Ich hielt es immer für einen Widerspruch, dass Elke sich nicht in einen starken Mann, in einen klassisch männlichen Mann, in einen Beschützer-Typ verliebte. Dass sie führen wollte und dass sie vermutlich nichts anderes konnte, als zu führen, war andererseits nur stimmig.

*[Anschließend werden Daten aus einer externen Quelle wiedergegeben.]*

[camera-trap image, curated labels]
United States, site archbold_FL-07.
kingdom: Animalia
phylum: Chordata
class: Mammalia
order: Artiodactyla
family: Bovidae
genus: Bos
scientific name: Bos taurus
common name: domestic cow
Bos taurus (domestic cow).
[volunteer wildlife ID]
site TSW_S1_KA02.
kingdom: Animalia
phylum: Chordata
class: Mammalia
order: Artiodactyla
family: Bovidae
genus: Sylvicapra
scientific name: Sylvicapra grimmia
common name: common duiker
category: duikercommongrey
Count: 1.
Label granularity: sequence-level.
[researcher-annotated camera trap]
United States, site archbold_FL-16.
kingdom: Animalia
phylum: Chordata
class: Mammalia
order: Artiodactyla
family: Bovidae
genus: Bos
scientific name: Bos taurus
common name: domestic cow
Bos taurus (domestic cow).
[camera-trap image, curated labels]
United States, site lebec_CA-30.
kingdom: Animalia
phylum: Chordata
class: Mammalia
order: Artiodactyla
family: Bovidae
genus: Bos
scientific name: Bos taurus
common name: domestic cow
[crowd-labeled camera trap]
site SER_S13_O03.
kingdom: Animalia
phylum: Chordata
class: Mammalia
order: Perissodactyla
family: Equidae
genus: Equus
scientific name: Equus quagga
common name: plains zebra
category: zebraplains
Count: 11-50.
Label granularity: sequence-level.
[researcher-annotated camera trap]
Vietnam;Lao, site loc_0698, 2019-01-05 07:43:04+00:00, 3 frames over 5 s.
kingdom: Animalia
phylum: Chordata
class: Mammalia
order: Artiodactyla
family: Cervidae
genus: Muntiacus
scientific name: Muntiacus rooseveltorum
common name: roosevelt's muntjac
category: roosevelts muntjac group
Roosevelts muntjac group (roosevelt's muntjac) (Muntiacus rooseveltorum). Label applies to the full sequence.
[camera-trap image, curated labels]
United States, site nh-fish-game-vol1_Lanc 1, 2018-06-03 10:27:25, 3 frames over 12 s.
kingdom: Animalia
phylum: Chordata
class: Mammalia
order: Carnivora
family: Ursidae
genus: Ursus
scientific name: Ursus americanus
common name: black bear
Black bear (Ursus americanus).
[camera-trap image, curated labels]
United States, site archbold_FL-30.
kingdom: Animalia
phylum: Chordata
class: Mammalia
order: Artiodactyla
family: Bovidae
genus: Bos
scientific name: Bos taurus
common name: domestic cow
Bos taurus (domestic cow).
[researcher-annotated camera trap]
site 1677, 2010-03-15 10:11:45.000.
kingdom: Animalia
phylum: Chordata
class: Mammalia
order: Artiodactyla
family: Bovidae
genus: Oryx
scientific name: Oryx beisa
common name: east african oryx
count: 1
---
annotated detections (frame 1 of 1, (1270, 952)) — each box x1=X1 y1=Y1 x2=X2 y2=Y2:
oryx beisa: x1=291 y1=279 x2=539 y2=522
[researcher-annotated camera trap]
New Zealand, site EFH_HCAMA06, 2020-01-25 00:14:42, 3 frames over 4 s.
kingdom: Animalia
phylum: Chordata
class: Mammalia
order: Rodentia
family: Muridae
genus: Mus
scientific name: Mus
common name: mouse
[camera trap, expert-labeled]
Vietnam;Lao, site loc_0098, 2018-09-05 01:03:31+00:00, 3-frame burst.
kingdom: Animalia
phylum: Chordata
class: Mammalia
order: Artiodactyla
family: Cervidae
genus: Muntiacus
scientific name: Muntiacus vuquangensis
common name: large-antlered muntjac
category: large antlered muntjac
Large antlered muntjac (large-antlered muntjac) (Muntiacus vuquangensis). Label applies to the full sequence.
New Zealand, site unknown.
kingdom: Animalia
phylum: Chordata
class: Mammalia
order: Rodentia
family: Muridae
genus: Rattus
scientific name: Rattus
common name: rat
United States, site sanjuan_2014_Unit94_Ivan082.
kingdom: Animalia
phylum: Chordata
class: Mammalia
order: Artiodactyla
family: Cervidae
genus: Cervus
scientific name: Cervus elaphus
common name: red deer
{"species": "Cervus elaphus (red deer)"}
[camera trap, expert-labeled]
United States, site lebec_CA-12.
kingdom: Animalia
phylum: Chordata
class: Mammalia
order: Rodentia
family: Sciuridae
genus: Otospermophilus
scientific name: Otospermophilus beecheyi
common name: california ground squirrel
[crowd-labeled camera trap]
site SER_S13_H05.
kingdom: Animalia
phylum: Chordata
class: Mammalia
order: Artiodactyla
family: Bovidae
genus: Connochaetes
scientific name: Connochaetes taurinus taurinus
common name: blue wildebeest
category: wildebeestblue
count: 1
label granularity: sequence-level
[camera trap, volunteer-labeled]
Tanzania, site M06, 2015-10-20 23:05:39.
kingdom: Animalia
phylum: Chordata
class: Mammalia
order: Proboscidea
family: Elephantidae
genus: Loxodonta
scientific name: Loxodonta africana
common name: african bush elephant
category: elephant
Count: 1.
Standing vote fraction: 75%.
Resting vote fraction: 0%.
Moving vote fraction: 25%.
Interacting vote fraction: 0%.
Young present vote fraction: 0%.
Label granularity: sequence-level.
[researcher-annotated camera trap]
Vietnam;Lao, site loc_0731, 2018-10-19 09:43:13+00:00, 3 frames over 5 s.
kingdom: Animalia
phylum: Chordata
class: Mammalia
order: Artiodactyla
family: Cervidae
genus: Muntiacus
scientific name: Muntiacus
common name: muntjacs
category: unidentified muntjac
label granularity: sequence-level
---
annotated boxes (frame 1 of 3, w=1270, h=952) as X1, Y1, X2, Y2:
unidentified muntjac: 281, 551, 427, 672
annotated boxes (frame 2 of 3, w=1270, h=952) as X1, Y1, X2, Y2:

Sie erzählte mir von einer früheren Liebe. Johan aus Kassel. Im Alter sprach sie öfter von ihm und sie hatte kein reines Gewissen. Ich glaube, sie ließ ihn für Klaus mies sitzen. Und verriet dabei ihre Herkunft und die Revolution. Johan kam aus einer Arbeiterfamilie mit kommunistischer Tradition. Sein Vater hatte nach der Machtergreifung der Nazis drei Monate im Konzentrationslager Breitenau gesessen. 1943 war er in eine Strafdivision an der Ostfront einberufen worden, den Krieg hatte er als Einbeiniger überlebt. Wenn Elke Johan zu Hause besuchte, erlebte sie ihren potenziellen Schwiegervater als gebrochenen Mann, der zu viel trank und nachts wahnhaft murmelnd die Wohnung auf und ab humpelte. Sie gestand mir, wie sehr sie die Atmosphäre in Johans Elternhaus beklemmt hatte.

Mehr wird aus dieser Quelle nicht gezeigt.